Avian encircle the base of a stone 'head' pillar ('T-head')(pictured above).  Below (a replica on display at the Museum of Anatolian Ancient History), what appears to be a buzzard with its wing outstretched and supporting a solar disc or moon or some other object, may represent harvest calendar, as wheat stalks are gathered and bound below the store house structures.  This is my interpretation, as the late Klaus Schmidt did not offer an interpretation for the bound shafts or square arch topped image of three consecutively.  He did however offer an interpretation for the 'vulture' and 'disc', which he speculates could be "either a depiction of the solar disc or - despite the perfectly round shape - the vulture's egg".

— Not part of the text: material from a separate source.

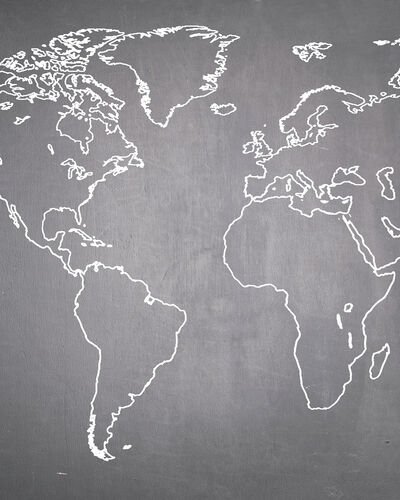 World map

Below, on Pillar No. 12 in Enclosure C (a replica on display at the Museum of Anatolian Ancient History), there are what appear to be avian in an arch movement, with a net-like relief filling in the background, while a ferocious boar dominates the pillar shaft, followed by what looks like a fox.
Above, my new found philosopher friend, Nils eats lunch over the plain surrounding Gobekli Tepe.  As a side note, I had planned to visit the Gobekli Tepe site while the dig was taking place.  But, just a week before I arrived, the director of the site and author of Gobekli Tepe: A Stone Age Sanctuary in South-Eastern Anatolia, Klaus Schmidt (the book I was given by my new co-worker Anita Tjan, thanks!!), suddenly passed away, and his funeral had taken place a week before I was able to visit the site.  In the video posted below, Klaus is giving a lecture on the Gobekli Tepe site:
Below, a photo of Enclosure C, with Nils (from Estonia), Mehmet and myself. 
Above, atop the citadel in ancient Urfa (Ursu in the second millennium BC, Edessa from 306 BC), two giant columns in the Corinthian order dating from the 2C or 3C AD stand conspicuously above the Berket Ibrahim Springs, where legend says, Nimrod, from his throne on the mount had a giant sling built between the columns, and where Abraham was slung from the mount, and where he landed springs came from the spot (are not myths humorous?).  On the eastern column there is a dedication in Syriac to Queen Shalmath, who is thought to have been the wife of Abgar the Great.  Below, the Justinian Bridge, built under the rule of the Byzantine Emperor Justinian I, the Great 527-565 AD, in Urfa.